【要約と感想】小笠原喜康『学力問題のウソ―なぜ日本の学力は低いのか』

【要約】ゆとり推進派も反対派も、所詮は同じ穴の狢です。学力とは何かについて本質的に勘違いしている点で、変わりありません。あらゆる領域に応用可能な「基礎学力」などというものは、幻想です。
知識とは、モノのように授受できるものではありません。それは状況に埋めこまれた「ふるまい」であって、共同体に参画することで初めて意味をもつようなコトです。
大人が一方的に与えるべき知識を決めることは不可能です。学習指導要領を大綱化し、子どもたち自身が社会に参加できるような仕組みを整えましょう。

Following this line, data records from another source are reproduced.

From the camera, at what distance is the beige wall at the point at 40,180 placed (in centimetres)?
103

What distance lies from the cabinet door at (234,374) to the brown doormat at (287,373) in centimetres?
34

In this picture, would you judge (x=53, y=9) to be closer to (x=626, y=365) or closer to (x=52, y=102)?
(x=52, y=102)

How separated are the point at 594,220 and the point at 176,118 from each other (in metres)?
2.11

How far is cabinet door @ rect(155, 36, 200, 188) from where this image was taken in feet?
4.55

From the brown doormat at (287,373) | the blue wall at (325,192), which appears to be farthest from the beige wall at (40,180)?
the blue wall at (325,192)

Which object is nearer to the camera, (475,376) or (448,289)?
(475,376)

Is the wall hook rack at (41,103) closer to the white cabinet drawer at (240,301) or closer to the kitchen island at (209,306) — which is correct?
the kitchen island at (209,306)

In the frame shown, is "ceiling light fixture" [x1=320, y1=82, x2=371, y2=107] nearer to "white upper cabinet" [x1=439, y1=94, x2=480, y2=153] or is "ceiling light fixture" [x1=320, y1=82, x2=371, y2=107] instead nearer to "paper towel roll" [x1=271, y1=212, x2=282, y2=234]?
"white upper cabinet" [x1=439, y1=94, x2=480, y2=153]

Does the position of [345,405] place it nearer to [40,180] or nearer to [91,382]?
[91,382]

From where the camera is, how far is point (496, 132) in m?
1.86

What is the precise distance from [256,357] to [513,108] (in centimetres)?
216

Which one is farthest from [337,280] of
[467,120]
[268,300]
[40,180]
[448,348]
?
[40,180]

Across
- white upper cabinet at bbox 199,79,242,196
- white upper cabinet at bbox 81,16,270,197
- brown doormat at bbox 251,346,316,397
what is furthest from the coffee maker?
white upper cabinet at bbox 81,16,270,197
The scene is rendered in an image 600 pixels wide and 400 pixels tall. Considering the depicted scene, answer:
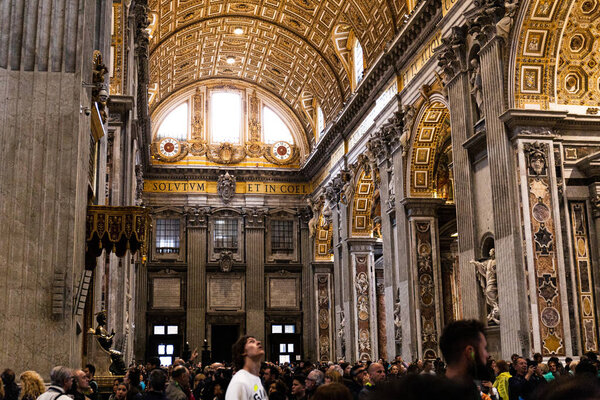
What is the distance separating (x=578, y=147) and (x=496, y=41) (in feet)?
8.75

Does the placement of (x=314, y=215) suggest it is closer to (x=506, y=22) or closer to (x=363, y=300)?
(x=363, y=300)

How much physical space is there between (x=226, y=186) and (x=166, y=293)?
5503mm

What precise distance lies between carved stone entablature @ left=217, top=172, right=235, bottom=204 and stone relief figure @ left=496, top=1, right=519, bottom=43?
20.3 metres

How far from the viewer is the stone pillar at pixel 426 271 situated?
19.9m

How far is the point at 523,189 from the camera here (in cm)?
1372

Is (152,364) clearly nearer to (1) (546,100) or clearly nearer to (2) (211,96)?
(1) (546,100)

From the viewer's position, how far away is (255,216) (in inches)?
1309

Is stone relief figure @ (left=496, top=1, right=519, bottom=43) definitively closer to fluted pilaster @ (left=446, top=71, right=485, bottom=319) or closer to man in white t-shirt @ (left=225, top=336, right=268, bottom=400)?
fluted pilaster @ (left=446, top=71, right=485, bottom=319)

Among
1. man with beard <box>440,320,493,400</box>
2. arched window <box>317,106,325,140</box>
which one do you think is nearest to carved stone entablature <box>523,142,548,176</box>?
man with beard <box>440,320,493,400</box>

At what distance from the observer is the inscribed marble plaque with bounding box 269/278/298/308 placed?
108ft

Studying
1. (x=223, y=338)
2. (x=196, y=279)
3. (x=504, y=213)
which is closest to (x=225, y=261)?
→ (x=196, y=279)

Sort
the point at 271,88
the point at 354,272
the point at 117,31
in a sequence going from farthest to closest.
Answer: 1. the point at 271,88
2. the point at 354,272
3. the point at 117,31

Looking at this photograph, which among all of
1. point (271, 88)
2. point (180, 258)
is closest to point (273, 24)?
point (271, 88)

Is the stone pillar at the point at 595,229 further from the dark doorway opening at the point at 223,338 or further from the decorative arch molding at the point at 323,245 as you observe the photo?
the dark doorway opening at the point at 223,338
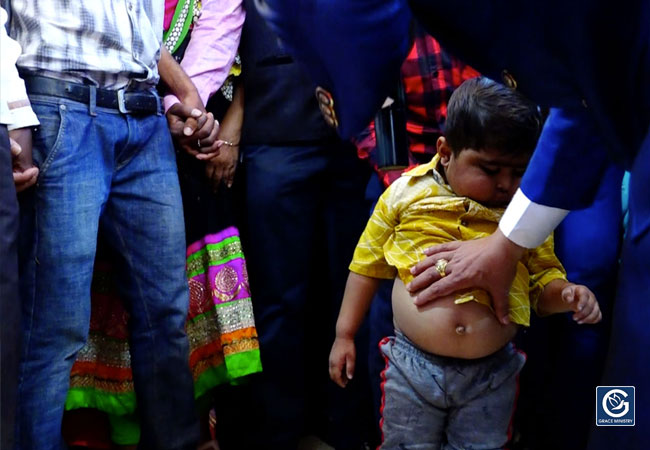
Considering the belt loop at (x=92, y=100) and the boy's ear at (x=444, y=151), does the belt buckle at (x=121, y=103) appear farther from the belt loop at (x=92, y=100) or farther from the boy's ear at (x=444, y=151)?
the boy's ear at (x=444, y=151)

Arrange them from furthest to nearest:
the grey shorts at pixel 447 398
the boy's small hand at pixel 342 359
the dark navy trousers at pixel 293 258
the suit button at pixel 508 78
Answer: the dark navy trousers at pixel 293 258, the boy's small hand at pixel 342 359, the grey shorts at pixel 447 398, the suit button at pixel 508 78

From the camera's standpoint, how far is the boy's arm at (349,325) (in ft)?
5.41

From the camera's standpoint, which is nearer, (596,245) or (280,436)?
(596,245)

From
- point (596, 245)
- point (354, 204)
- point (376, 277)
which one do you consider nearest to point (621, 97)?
point (376, 277)

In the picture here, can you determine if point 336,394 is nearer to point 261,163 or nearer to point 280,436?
point 280,436

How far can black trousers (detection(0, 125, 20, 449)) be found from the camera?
4.48 feet

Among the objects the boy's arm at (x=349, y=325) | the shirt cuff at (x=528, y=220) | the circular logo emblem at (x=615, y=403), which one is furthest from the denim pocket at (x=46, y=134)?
the circular logo emblem at (x=615, y=403)

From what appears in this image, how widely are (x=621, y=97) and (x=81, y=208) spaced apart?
1097mm

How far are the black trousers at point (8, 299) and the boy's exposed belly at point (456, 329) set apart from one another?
0.73 metres

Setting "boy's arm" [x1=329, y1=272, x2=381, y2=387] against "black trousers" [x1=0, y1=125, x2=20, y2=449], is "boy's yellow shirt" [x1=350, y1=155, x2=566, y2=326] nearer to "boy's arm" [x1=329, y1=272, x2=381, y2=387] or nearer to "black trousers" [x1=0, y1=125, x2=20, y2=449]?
"boy's arm" [x1=329, y1=272, x2=381, y2=387]

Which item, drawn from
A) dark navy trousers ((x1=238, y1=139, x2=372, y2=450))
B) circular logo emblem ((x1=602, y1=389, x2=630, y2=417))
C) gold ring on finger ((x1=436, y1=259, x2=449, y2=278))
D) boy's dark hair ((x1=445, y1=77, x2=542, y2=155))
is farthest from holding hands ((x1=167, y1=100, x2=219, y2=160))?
circular logo emblem ((x1=602, y1=389, x2=630, y2=417))

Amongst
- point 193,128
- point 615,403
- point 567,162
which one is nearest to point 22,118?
point 193,128

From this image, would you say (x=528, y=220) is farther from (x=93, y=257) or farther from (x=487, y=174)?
(x=93, y=257)

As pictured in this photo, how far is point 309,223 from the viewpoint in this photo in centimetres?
226
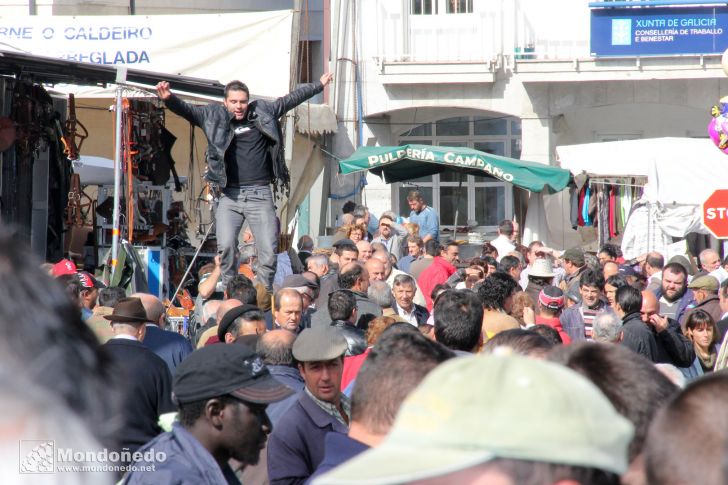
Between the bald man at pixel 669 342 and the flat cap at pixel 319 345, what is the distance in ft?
11.8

【感想】なかなかユニークな本だった。まあ、新書だから書けるような、そこそこ迂闊な話もあるような気はするが。「構成主義」に対する批判は、かなり危ない橋を渡っているような気はする。
最終的に落ち着くところは、学習指導要領の大綱化と子どもたちの社会への参画ということで、そこだけ見るとよく聞く話ではある。が、そこまでに至るプロセスで、「児童の権利条約」から攻めるのではなく、徹底的に学力論に寄り添うところが、ユニークなのだった。
気になるのは、学力が「きちんと定義されていない」(29頁)とされているが、もちろん本書が出た2008年時点では既に学校教育法30条の定義が存在している。これに対する言及が一切ないのは、ちょっとマズい気はした。

【言質】
「個性」という言葉の用法サンプルを得た。

「それまでの大学入試が難問奇問に走りがちで、各大学の特性を活かした選抜になっていないことを解消しようとして始められた。しかし結果は、逆になった。なぜそうなったのか。それはもちろん、国立大学に受験生が選べるだけの個性が十分になかったからである。」(65頁)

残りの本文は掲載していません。